Incorporation of 5-fluorodeoxycytidine and metabolites into nucleic acids of human MCF-7 breast carcinoma cells.

Several mechanisms of action have been proposed for the antitumor agents, 5-fluorouracil (FUra) and 5-fluorodeoxyuridine (FdUrd), including their incorporation into both cellular RNA and DNA. Another fluorinated pyrimidine, 5-fluorodeoxycytidine (FdCyd), has been shown to be even more active than FdUrd against certain experimental tumors. Although FdCyd is deaminated to FdUrd, the precise mechanism of action of this agent has remained unclear. We have therefore monitored the incorporation of FdCyd and its metabolites into the nucleic acids of human MCF-7 breast carcinoma cells. The results demonstrate the internucleotide incorporation of FdCyd in MCF-7 DNA. The results also demonstrate that FUra residues are detectable in both MCF-7 DNA and RNA following treatment with FdCyd.
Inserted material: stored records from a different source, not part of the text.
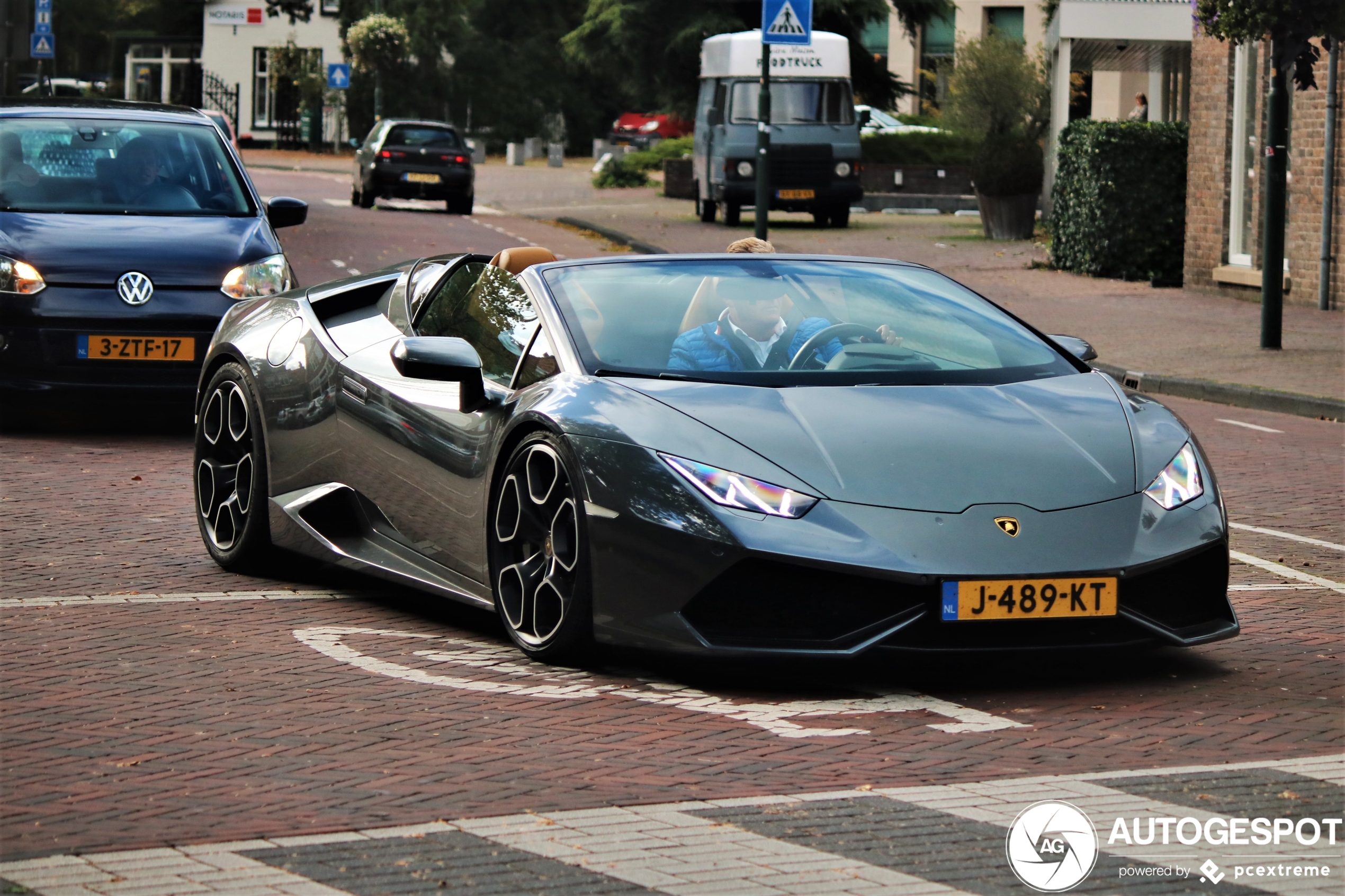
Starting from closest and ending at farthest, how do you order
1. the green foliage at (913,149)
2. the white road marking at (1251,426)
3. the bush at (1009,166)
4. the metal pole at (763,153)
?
the white road marking at (1251,426), the metal pole at (763,153), the bush at (1009,166), the green foliage at (913,149)

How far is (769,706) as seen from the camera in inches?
212

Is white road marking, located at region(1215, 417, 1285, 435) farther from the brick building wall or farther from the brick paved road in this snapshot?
the brick building wall

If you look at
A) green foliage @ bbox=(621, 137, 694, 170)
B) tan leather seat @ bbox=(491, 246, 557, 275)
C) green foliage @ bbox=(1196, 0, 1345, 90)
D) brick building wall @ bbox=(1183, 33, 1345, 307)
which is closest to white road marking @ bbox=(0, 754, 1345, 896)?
tan leather seat @ bbox=(491, 246, 557, 275)

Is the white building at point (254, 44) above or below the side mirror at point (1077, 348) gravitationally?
above

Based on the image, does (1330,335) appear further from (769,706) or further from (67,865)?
(67,865)

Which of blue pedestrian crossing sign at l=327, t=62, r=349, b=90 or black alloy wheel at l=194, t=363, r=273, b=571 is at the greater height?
blue pedestrian crossing sign at l=327, t=62, r=349, b=90

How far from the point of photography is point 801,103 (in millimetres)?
32406

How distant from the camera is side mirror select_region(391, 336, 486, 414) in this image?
613 centimetres

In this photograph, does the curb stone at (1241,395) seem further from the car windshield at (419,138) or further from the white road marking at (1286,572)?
the car windshield at (419,138)

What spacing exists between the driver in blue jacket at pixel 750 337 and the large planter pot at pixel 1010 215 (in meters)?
24.7

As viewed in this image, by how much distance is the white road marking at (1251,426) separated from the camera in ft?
42.0

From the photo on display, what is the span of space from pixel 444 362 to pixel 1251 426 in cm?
820

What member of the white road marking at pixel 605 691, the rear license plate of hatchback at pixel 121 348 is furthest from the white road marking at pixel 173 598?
the rear license plate of hatchback at pixel 121 348

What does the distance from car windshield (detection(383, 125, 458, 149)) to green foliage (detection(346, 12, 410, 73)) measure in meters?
30.7
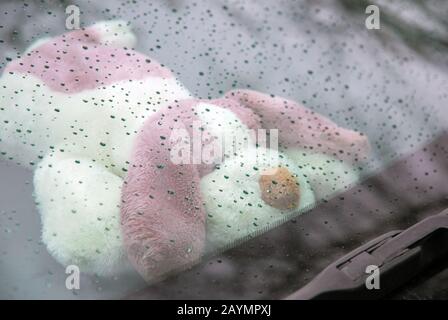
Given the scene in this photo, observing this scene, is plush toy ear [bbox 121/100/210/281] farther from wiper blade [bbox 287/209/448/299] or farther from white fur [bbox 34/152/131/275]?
wiper blade [bbox 287/209/448/299]

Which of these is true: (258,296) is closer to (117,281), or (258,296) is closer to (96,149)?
(117,281)

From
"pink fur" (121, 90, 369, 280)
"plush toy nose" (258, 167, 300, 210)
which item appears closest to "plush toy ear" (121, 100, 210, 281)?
"pink fur" (121, 90, 369, 280)

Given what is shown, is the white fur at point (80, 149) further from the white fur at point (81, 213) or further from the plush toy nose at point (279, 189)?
the plush toy nose at point (279, 189)

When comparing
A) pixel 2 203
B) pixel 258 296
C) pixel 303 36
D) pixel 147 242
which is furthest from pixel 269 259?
pixel 303 36

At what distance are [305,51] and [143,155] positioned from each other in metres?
0.56

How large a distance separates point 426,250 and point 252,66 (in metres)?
0.57

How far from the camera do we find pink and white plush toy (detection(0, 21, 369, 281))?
1169 millimetres

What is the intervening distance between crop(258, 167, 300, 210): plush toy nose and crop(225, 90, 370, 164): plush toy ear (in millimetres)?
105

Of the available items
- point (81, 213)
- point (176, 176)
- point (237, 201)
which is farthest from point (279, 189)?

Cytidine and deoxycytidylate deaminase inhibitors increased the extent of (FdCyd) DNA synthesis, but they had little if any effect on formation of (FUra) RNA. In contrast, deoxyuridine increased incorporation of FdCyd into DNA and blocked the formation of FUra RNA. Deoxyuridine also enhanced the cytotoxicity associated with FdCyd treatment. The present results further demonstrate that FdCyd inhibits postsynthetic methylation of MCF-7 DNA. These findings would suggest that FdCyd has multiple mechanisms of action and that incorporation of this agent into DNA distinguishes its effects from those of FUra and FdUrd.